Sunday, February 9, 2014

The Right to Live: An International Struggle

As Canada edges toward legalizing euthanasia, France is facing a minefield of its own over the issue, spurred in part by a French court’s recent decision to refuse a wife’s petition to deny her brain-damaged husband food and water.

Thirty-eight-year-old Vincent Lambert was involved in a car accident five years ago that left him a tetraplegic – paralyzed in all four limbs and in a large portion of his torso as well. Initially, Lambert was considered to be in a persistent vegetative state, but according to LifeSiteNews’ correspondent in Paris, doctors have since changed that assessment to “minimally conscious state,” wherein Lambert is reported to perceive and respond to pain and a general condition of well-being, as well as move his eyes to respond to stimuli and react to the presence of his loved ones. While Lambert cannot, as far as the medical team can determine at this point, communicate meaningfully, he is otherwise physically in good health and is certainly not dead or dying.

That nearly changed nearly ten months ago, however, when Dr. Eric Kariger, head of the geriatric and palliative care unit of the Reims University Hospital, put Lambert on “end of life protocol,” a decision that entailed removing all food from the otherwise healthy man. Kariger based his decision not on Lambert’s physical condition, but on his belief that Lambert would not have wanted to be kept alive, and that his quality of life was essentially non-existent in his current state.

France has consistently denied a right to euthanasia or assisted suicide in the past but did, in 2005, legalize a procedure known as “passive euthanasia,” wherein doctors are permitted to allow death by removing or withholding the treatment necessary to prevent it. Under the law, this decision can be made only by the patient himself or, in the case of an unconscious patient, by a legally designated representative, chosen by the patient himself.

Yet despite the clarity of the law and the fact that Lambert is by no means dying, or even ill, it took 31 days and a vigorous battle by Lambert’s parents to see the man’s nutritional supply reinstated via court order. The emergency injunction was issued based on the fact that the doctor’s decision had been made without consulting the majority of Lambert’s family. The decision was appealed by Kariger and, in a move eerily similar to the United State’s case involving  Terri Schiavo,  by Lambert’s own wife and nephew, both of whom are also fighting for food and water to be removed from the handicapped man, arguing that the decision would be in accordance with his wishes.

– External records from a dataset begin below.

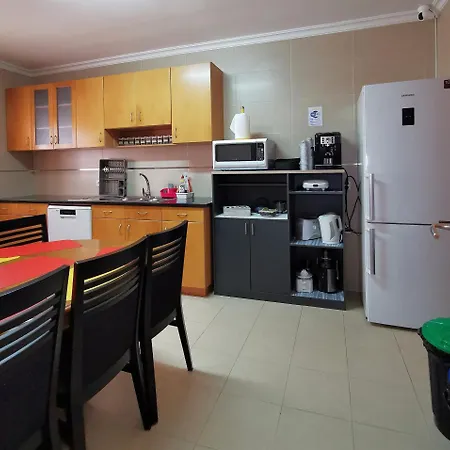 Rickyguesthouse בית הארחה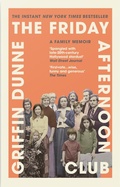 Cover: The Friday Afternoon Club - Grove Press
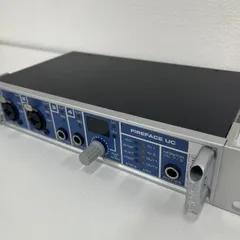2024年最新】rme fireface ucの人気アイテム - メルカリ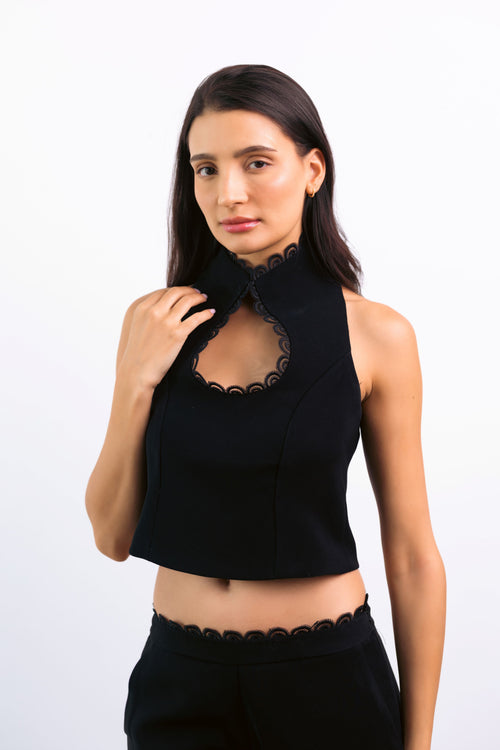 Amara Top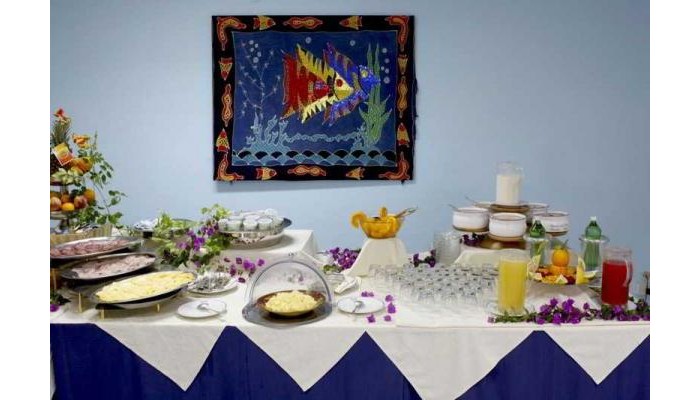 Hotel La Scogliera poza 0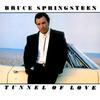CD SPRINGSTEEN BRUCE - Tunnel Of Love  CBS4602702 CBS 1987 Europe Rock Used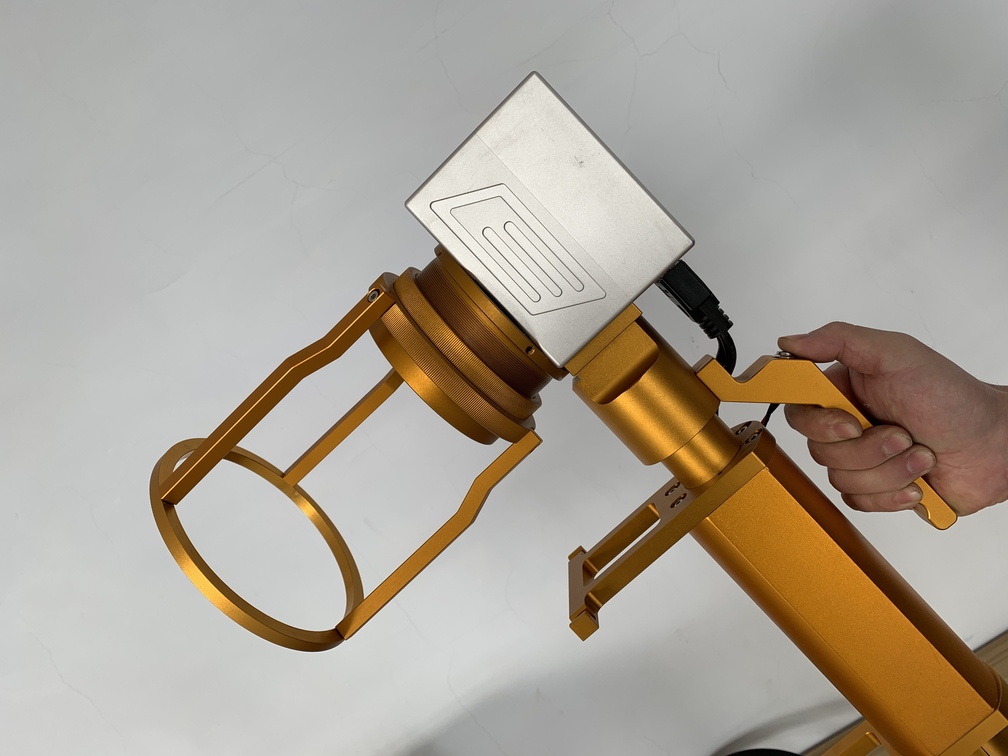 laser marking 噜噜色.com head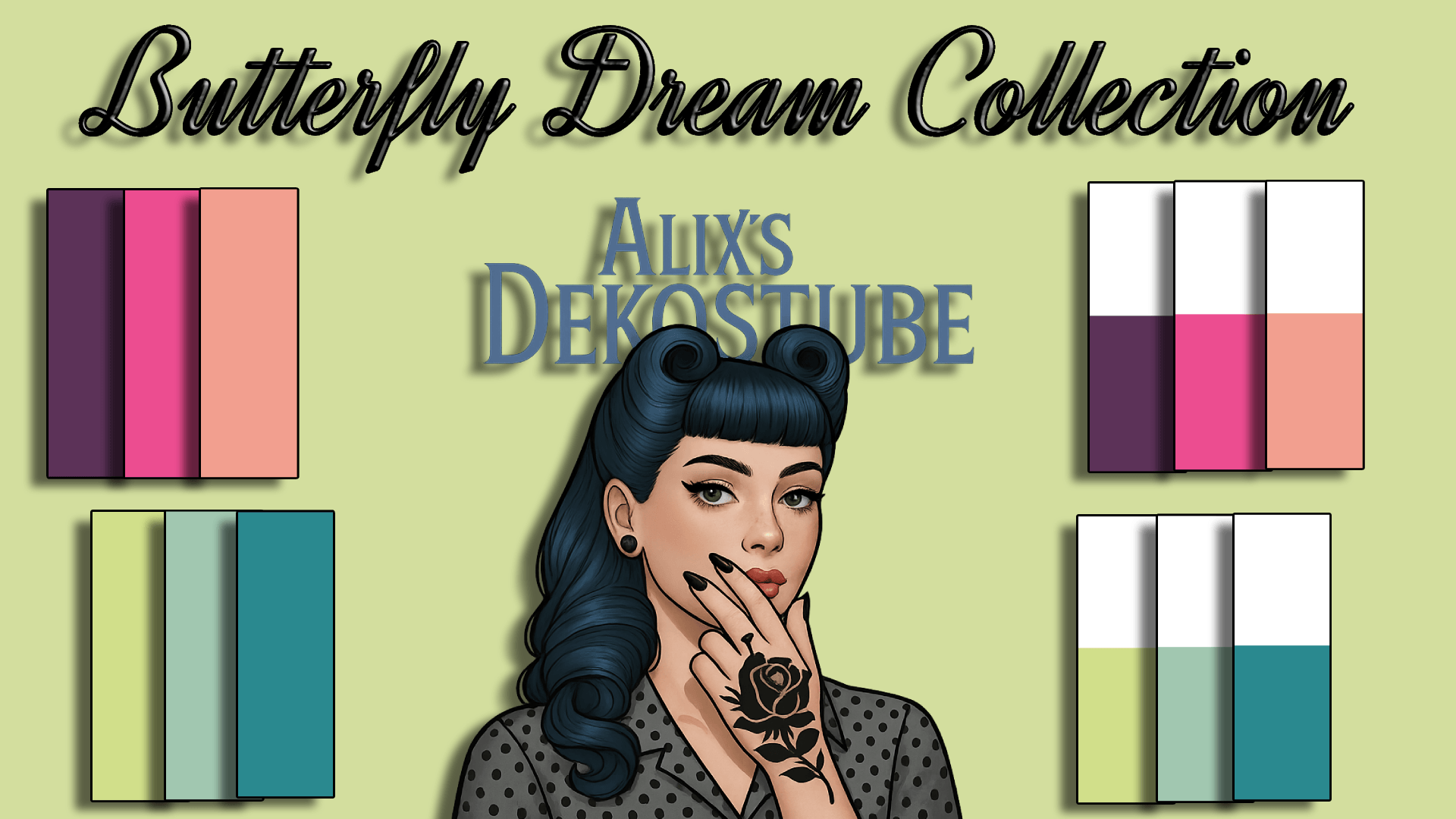 Butterfly Dream Collection2.png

In the nine months following the court’s life-saving order, Lambert’s wife and nephew have, along with Kariger, fought vigorously to end the man’s life, forcing France to face the euthanasia debate once again. Most notably, little of the appellate arguments centered on interpreting the actual law. Instead, counsel for Kariger and Lambert’s wife focused mainly on making philosophical arguments that Lambert’s condition renders his life meaningless, and that he would not choose to live this way, if he could.

Full Article and Source:
Wife of France's Terri Schiavo Files Appeal Contesting Court Order to Provide Nutrition, Hydration for Disabled Husband


Thelma said...

I believe in euthanasia, but fear its use for financial exploitation.

Finny said...

I think whether people are pro or con, everyone agrees this is an area ripe for abuse.